**YOUR GOAL**. Copy the text of every item below word for word, leaving out the pictures.

=-=-=-=-=

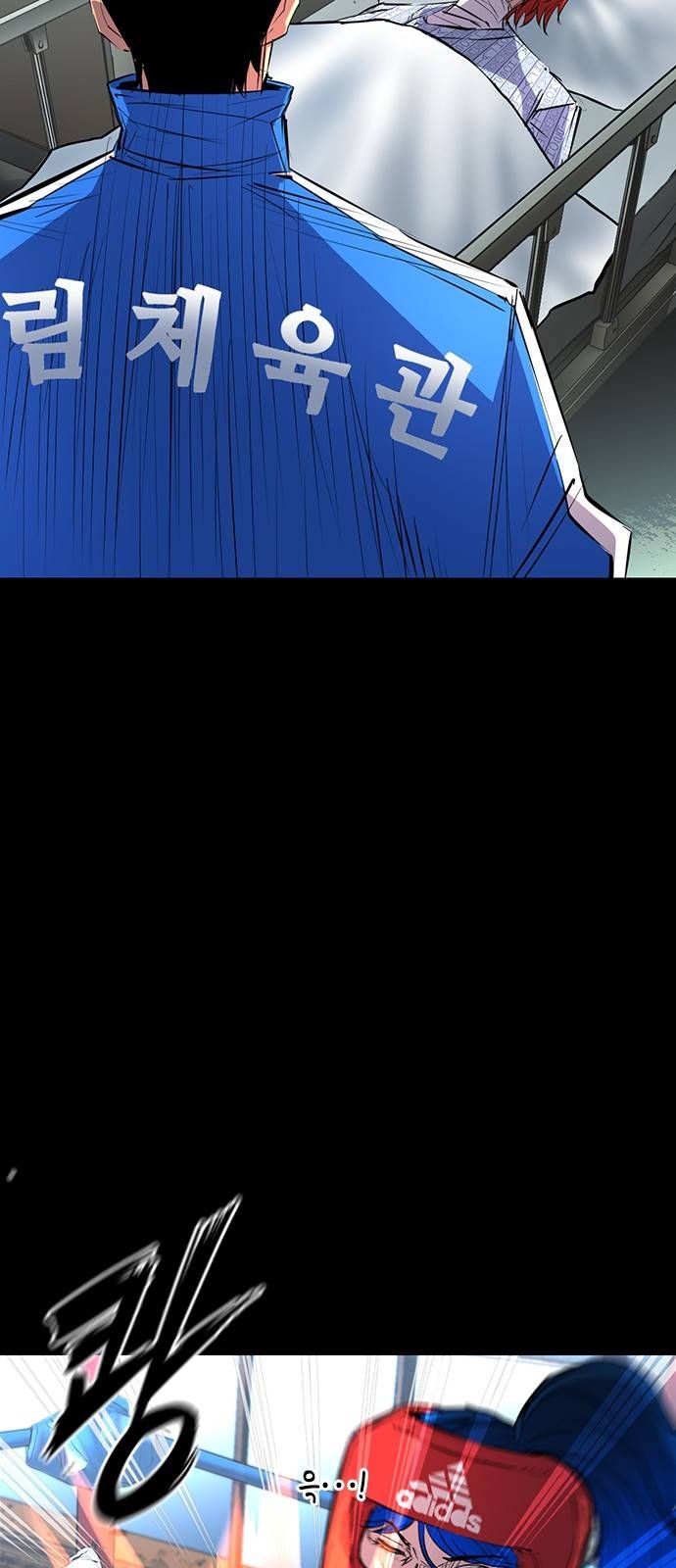 đọc truyện Phòng Gym Hanlim Chương 93 ảnh 35 tại Thiên Thai Truyện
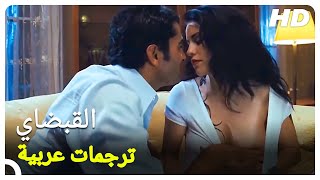 القبضاي | فيلم الدراما التركية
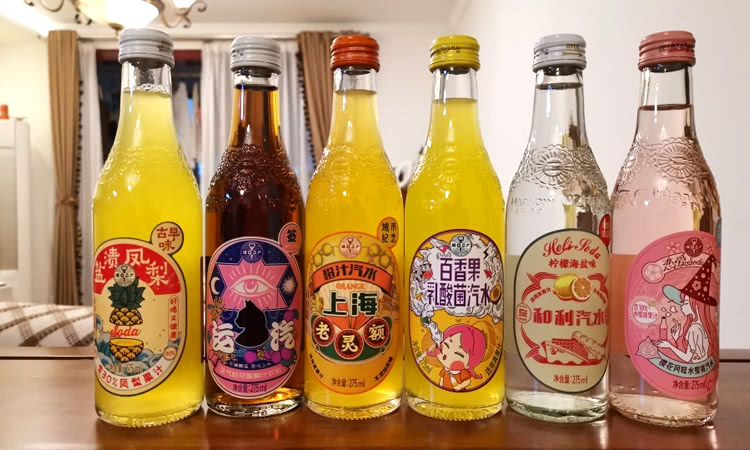二厂汽水产品 门店图片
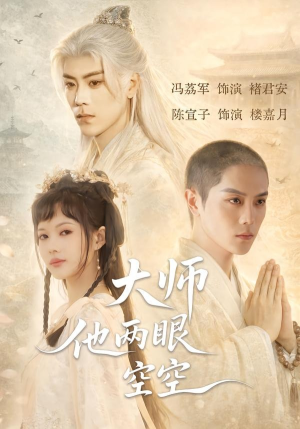 大师他两眼空空（60集）好看又上头的短剧追完不后悔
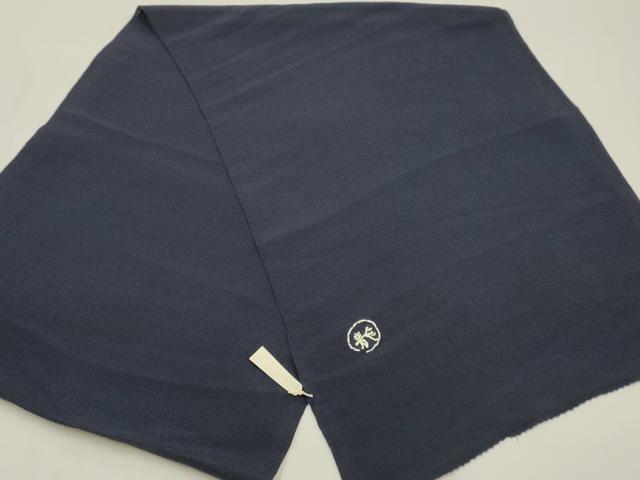 平和屋本店▼和装小物 帯揚げ 龍工房 藍鉄色 正絹 逸品 未使用 AABK4166ay
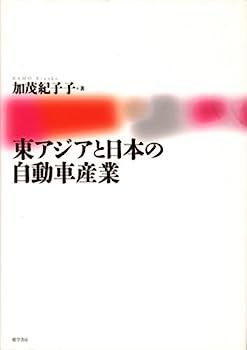 【中古】東アジアと日本の自動車産業
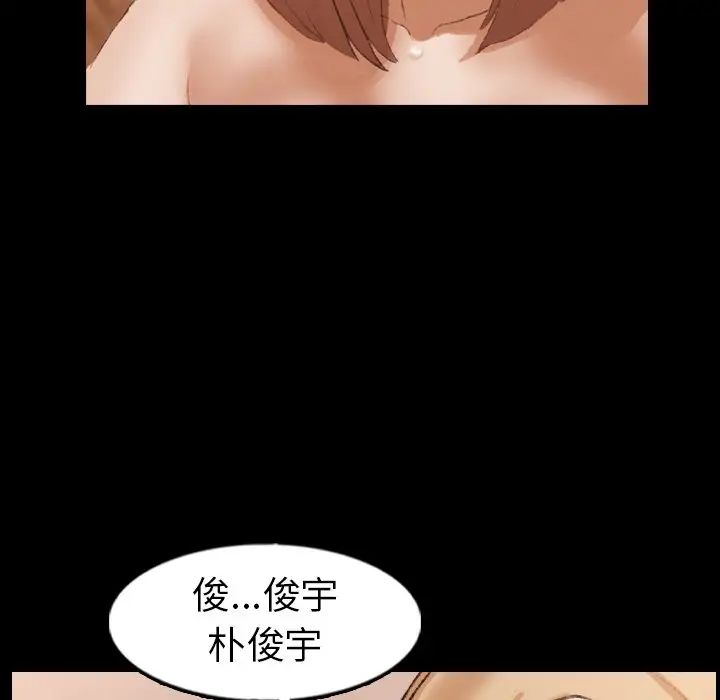 隐秘的邻居们第51话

=-=-=-=-=

**ANSWER BELOW**.
 đọc truyện Phòng Gym Hanlim Chương 93 ảnh 35 tại Thiên Thai Truyện
 القبضاي | فيلم الدراما التركية
二厂汽水产品 门店图片
 大师他两眼空空（60集）好看又上头的短剧追完不后悔
 平和屋本店▼和装小物 帯揚げ 龍工房 藍鉄色 正絹 逸品 未使用 AABK4166ay
 【中古】東アジアと日本の自動車産業
 隐秘的邻居们第51话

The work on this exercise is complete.